I know my God and He is so good. I spread His word and His love by projecting His image through my kindness, patience and forgiveness. All three of which I desperately try to instill in my kids daily. When approached with a different perspective from another parent my feathers aren’t easily riled. Someone else’s objection to my beliefs, does not negate my values or their own.
I have a beautiful Muslim friend who by definition does not believe in my God. I have been able to learn from her spirituality to grow closure to my own Creator. Her devotion to her beliefs and how they must be represented physically, and her unbreakable commitment to routine prayer is pure inspiration.

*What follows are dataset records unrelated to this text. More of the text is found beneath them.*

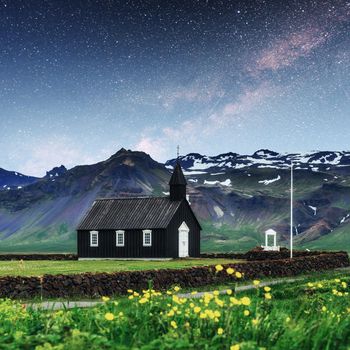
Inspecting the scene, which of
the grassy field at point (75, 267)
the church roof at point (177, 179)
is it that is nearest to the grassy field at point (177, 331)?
the grassy field at point (75, 267)

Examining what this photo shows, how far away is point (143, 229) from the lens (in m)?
67.8

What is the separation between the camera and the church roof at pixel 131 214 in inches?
2687

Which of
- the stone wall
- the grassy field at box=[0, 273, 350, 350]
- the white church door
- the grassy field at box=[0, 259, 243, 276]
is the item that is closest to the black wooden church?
the white church door

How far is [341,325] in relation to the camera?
9.08 m

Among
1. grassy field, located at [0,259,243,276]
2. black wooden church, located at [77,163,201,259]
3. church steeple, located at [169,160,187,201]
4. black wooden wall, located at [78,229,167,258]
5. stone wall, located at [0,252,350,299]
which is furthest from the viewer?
church steeple, located at [169,160,187,201]

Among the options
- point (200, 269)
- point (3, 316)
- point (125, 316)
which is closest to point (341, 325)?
point (125, 316)

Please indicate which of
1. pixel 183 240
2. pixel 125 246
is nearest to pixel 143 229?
pixel 125 246

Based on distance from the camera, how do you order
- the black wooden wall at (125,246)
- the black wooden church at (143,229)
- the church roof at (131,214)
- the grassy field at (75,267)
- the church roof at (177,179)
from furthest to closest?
the church roof at (177,179) < the church roof at (131,214) < the black wooden church at (143,229) < the black wooden wall at (125,246) < the grassy field at (75,267)

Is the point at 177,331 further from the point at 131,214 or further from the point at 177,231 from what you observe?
the point at 131,214

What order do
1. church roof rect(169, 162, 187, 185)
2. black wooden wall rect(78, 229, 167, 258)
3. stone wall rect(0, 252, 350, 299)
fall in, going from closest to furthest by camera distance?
stone wall rect(0, 252, 350, 299)
black wooden wall rect(78, 229, 167, 258)
church roof rect(169, 162, 187, 185)

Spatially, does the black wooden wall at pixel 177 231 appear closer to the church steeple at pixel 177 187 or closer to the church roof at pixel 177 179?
the church steeple at pixel 177 187

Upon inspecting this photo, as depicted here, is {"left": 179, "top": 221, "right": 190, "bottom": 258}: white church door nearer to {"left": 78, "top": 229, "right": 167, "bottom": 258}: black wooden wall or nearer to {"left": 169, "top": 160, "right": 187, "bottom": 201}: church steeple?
{"left": 169, "top": 160, "right": 187, "bottom": 201}: church steeple

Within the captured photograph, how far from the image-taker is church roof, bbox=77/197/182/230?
68.2 meters

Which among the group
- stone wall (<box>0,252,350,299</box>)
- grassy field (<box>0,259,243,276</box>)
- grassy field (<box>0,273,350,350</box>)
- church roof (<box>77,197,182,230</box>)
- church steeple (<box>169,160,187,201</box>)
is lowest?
grassy field (<box>0,259,243,276</box>)
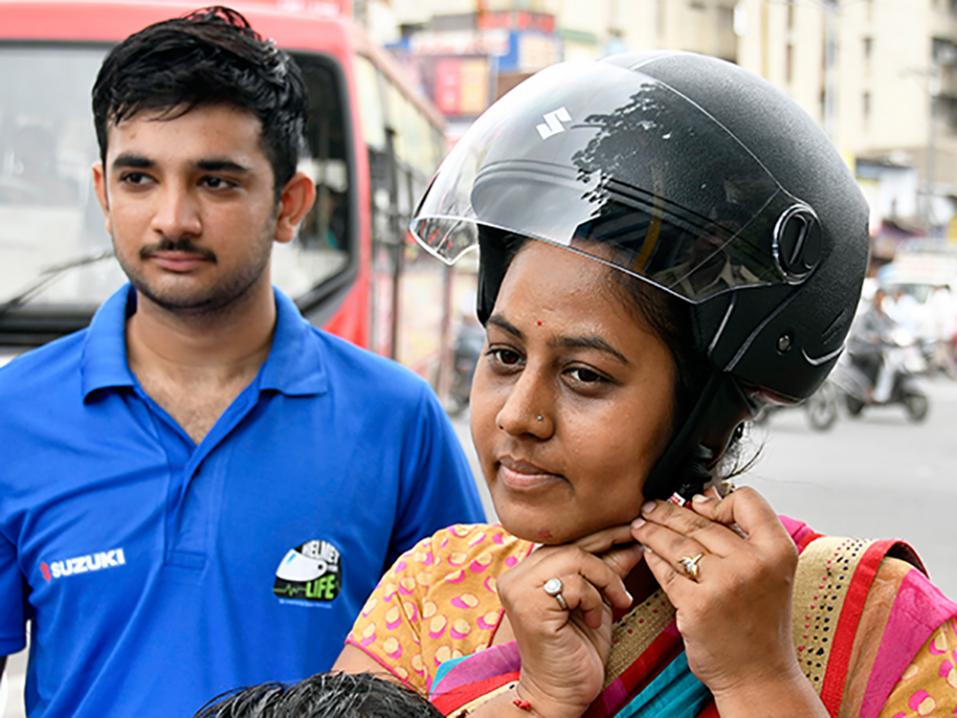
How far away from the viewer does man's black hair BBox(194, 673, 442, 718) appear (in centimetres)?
114

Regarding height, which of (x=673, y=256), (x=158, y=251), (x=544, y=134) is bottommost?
(x=158, y=251)

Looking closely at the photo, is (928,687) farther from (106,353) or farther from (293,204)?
(293,204)

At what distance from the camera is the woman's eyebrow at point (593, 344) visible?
1.35 metres

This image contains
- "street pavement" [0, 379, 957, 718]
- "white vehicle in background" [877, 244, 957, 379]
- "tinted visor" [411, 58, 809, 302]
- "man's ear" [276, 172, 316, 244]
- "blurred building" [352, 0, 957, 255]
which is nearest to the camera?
"tinted visor" [411, 58, 809, 302]

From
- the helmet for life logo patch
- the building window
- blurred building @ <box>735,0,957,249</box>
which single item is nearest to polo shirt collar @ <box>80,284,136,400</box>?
the helmet for life logo patch

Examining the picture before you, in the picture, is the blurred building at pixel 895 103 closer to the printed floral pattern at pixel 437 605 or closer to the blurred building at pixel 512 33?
the blurred building at pixel 512 33

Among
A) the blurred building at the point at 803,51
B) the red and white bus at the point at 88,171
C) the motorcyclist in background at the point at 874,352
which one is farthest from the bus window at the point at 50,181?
the blurred building at the point at 803,51

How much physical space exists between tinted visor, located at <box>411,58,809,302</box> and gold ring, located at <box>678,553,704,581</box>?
0.27 m

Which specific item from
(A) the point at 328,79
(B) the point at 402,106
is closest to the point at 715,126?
(A) the point at 328,79

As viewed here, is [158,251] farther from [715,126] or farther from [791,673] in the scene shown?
[791,673]

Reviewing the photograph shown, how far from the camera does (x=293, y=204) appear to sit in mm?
2330

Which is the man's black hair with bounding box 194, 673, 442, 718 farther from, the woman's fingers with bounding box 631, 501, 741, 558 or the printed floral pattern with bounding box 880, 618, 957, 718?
the printed floral pattern with bounding box 880, 618, 957, 718

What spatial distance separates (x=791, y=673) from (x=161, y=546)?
3.37 ft

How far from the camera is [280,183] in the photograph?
2.26 m
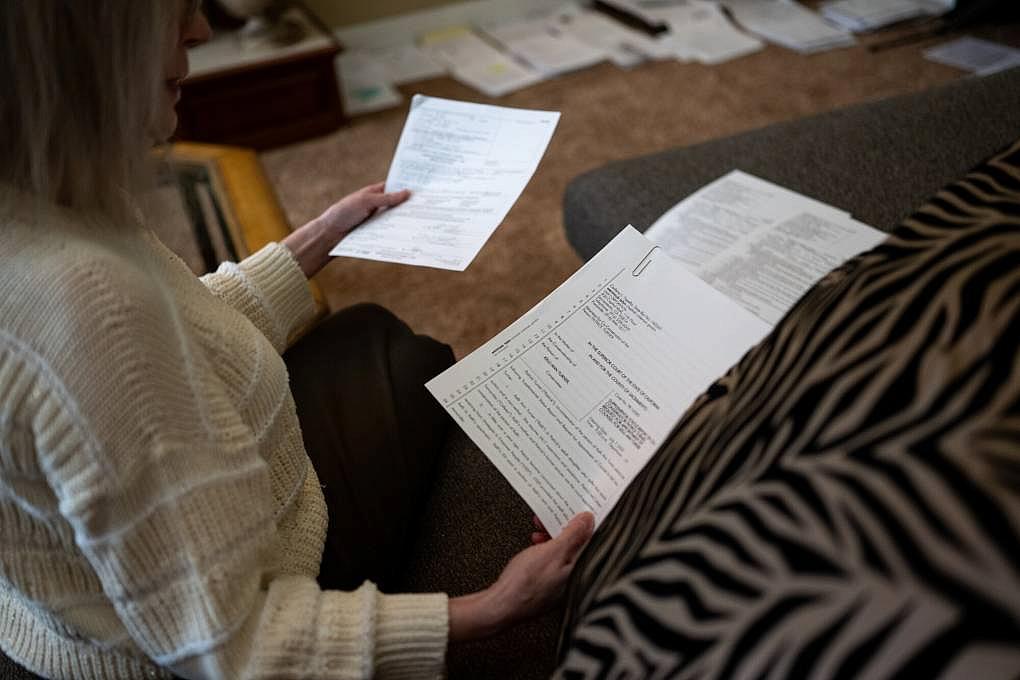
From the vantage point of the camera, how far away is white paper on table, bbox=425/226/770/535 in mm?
716

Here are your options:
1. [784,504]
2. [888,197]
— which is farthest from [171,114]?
[888,197]

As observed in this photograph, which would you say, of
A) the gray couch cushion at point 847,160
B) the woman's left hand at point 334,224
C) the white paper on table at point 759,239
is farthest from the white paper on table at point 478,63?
the woman's left hand at point 334,224

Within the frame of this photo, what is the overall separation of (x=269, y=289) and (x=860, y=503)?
2.36 ft

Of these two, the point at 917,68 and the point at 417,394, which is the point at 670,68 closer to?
the point at 917,68

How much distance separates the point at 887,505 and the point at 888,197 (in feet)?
2.93

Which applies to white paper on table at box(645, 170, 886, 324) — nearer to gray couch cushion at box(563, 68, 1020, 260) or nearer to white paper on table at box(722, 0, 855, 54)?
gray couch cushion at box(563, 68, 1020, 260)

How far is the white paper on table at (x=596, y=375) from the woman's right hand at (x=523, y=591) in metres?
0.04

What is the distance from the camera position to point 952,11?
2490mm

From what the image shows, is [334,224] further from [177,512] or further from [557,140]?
[557,140]

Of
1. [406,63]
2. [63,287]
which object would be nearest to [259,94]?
[406,63]

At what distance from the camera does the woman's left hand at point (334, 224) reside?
3.20 feet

Another friend chooses to study various religions in depth rather than align herself and family with any particular one. Her astute support for understanding the similarities in religion has taught me that spirituality is indubitably woven into our lives no matter who we are, where we live, or what we look like. Other families in the pod don’t teach religion at all.
Some of us believe in public education, some of us believe in hands on learning. I have a pod of families that teach their kids in many different ways and I have been able to pick and choose what works best for my family simply by appreciating this difference.
It may take more emotional intelligence than we have to look past the frivolous labels that define us as parents. Being willing to de-categorize our thoughts and opinions can lead to a more accepting and inclusive atmosphere of love and kindness, that we as a community, can blanket our kids in.
Thankfully I’ve learned to look past the stereotypes and have been able to build a network of parents; my support. I’ve mentioned my luck when it comes to the pod squad but it is clearly more of a blessing. We each look different, speak differently, and provide different outlooks on parenting, lifestyle, relationships, education and spirituality. Our main focus is the same, community-ing for the children and finding our own peace of mind along the way.
Building life skills at the park. Sharing book reviews and recipes. Listening, learning, and asking questions. I have opened my heart to receive what other moms and parents can offer. Not for what they look like, their salary, or beliefs, but how they can teach me to be a better person and continue to be better each day, all the time, for my children. I am fulfilled and hatless.